Find the Gauss curvature of a surface with the first quadratic form:
$$\mathrm{d}s^2 = \mathrm{d}u^2 + 2\cos a(u,v)\mathrm{d}u\,\mathrm{d}v + \mathrm{d}v^2.$$
I have found $E$, $F$, and $G$. $E = 1$, $F = \cos a(u,v)$, and $G = 1$. I know that Gauss curvature can be calculated using the equation $K = (LN - M^2)/(EG - F^2)$, where $E$, $F$, and $G$ are from the first quadratic form, and $L$, $M$, and $N$ are from the second quadratic form. Does anyone know how to find $L$, $M$, and $N$ from the information given in the problem, or perhaps a different formula that can calculate Gauss curvature directly from the first quadratic form. Thank you for any help!

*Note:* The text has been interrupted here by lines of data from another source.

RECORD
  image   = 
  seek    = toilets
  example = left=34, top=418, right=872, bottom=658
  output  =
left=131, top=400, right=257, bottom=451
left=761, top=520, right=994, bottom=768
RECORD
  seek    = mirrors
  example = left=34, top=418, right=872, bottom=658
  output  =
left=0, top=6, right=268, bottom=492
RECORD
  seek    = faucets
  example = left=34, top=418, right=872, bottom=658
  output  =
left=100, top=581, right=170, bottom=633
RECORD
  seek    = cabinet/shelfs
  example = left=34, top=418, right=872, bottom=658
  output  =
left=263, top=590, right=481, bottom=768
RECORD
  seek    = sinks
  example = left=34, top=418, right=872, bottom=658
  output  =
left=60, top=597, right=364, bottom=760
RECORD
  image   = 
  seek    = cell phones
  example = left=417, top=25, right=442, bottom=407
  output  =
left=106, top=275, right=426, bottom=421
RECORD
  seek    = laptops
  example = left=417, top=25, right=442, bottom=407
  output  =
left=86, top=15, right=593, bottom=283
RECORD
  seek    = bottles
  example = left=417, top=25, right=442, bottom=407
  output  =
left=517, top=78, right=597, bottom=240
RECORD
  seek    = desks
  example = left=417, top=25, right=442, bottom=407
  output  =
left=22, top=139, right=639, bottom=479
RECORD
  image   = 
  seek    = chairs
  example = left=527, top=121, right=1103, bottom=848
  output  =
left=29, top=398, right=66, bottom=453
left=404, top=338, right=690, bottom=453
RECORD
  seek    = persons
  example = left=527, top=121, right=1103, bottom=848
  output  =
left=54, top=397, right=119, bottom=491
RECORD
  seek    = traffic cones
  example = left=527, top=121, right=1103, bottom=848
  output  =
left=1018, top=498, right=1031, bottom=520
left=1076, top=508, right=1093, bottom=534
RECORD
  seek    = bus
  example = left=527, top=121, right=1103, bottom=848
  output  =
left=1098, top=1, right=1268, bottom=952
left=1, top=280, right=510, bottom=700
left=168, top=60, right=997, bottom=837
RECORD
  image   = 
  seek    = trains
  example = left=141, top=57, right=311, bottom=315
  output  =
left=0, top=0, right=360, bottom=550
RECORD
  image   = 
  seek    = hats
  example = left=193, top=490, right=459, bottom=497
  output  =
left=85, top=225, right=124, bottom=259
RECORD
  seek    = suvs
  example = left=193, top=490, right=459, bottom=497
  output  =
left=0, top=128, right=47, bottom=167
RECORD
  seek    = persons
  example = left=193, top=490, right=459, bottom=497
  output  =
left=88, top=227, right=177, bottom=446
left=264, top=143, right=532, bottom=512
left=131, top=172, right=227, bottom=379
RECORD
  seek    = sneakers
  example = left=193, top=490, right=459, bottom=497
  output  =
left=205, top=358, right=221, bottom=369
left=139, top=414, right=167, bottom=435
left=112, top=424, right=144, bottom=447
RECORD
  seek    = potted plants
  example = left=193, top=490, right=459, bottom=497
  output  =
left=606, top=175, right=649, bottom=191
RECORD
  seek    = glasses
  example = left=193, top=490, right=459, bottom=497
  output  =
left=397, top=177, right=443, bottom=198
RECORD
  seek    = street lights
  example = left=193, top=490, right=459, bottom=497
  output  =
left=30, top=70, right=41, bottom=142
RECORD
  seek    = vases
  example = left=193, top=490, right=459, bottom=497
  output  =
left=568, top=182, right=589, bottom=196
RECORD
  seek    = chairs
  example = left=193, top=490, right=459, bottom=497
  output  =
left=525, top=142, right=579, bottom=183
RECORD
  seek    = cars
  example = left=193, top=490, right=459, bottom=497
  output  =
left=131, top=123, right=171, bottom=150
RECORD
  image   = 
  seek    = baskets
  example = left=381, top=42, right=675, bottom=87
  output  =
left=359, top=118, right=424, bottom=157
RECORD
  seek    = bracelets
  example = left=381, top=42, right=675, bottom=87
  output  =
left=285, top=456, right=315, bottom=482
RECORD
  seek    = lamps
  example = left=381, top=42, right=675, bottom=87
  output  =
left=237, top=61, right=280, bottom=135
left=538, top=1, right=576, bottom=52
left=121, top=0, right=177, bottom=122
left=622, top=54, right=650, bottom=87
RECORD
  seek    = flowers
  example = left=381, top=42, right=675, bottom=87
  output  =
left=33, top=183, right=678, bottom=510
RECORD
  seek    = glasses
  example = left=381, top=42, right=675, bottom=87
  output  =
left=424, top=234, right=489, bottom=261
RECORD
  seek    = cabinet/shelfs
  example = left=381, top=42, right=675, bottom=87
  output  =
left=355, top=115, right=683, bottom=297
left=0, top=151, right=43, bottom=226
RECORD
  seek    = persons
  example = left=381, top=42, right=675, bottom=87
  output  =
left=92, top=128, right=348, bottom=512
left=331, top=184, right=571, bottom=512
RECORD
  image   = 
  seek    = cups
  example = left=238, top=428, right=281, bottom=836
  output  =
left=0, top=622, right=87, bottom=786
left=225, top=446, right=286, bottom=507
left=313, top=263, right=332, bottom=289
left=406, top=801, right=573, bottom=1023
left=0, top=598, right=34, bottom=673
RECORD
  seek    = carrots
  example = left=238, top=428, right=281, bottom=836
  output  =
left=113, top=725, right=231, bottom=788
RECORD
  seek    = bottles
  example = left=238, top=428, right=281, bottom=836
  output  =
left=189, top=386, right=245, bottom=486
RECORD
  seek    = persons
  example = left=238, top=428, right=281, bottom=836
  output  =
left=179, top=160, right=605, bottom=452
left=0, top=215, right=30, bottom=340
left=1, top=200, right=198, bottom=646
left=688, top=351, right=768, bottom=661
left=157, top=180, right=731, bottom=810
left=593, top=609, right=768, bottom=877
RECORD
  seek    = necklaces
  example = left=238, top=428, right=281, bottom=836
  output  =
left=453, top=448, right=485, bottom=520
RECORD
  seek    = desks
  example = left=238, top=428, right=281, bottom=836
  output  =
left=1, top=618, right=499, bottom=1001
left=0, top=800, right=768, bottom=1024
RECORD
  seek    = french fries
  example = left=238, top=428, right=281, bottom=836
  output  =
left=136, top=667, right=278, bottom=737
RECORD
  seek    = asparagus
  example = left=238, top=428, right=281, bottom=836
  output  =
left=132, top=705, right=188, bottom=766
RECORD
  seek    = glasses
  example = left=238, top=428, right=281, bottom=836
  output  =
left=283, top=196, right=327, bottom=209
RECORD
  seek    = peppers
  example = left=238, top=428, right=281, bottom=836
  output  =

The first fundamental form determines the Gaussian curvature but definitely does not determine the second fundamental form. Indeed, the first fundamental form can be defined on an abstract surface (say, the hyperbolic plane) that does not even live inside $\Bbb R^3$.
You need the Gauss equations in order to compute the Gaussian curvature. That is, you need to calculate the Christoffel symbols and then various combinations of them and their derivatives.
Here you go (have fun): \begin{align*} \Gamma_{uu}^u &=\frac{\tfrac12GE_u+F(\tfrac12E_v-F_u)}{EG-F^2} \\ \Gamma_{uu}^v &=\frac{-\tfrac12FE_u+E(F_u-\tfrac12E_v)}{EG-F^2}\\ \Gamma_{uv}^u &=\frac{GE_v-FG_u}{2(EG-F^2)} \\ \Gamma_{uv}^v &=\frac{-FE_v+EG_u}{2(EG-F^2)}\\ \Gamma_{vv}^u &=\frac{G(F_v-\tfrac12G_u)-\tfrac12FG_v}{EG-F^2} \\ \Gamma_{vv}^v &=\frac{F(\tfrac12G_u-F_v)+\tfrac12EG_v}{EG-F^2} \\ \end{align*} and $$EK = \big(\Gamma_{uu}^v\big)_v - \big(\Gamma_{uv}^v\big)_u +\Gamma_{uu}^u\Gamma_{uv}^v+\Gamma_{uu}^v\Gamma_{vv}^v-\Gamma_{uv}^u\Gamma_{uu}^v-\big(\Gamma_{uv}^v\big)^2.$$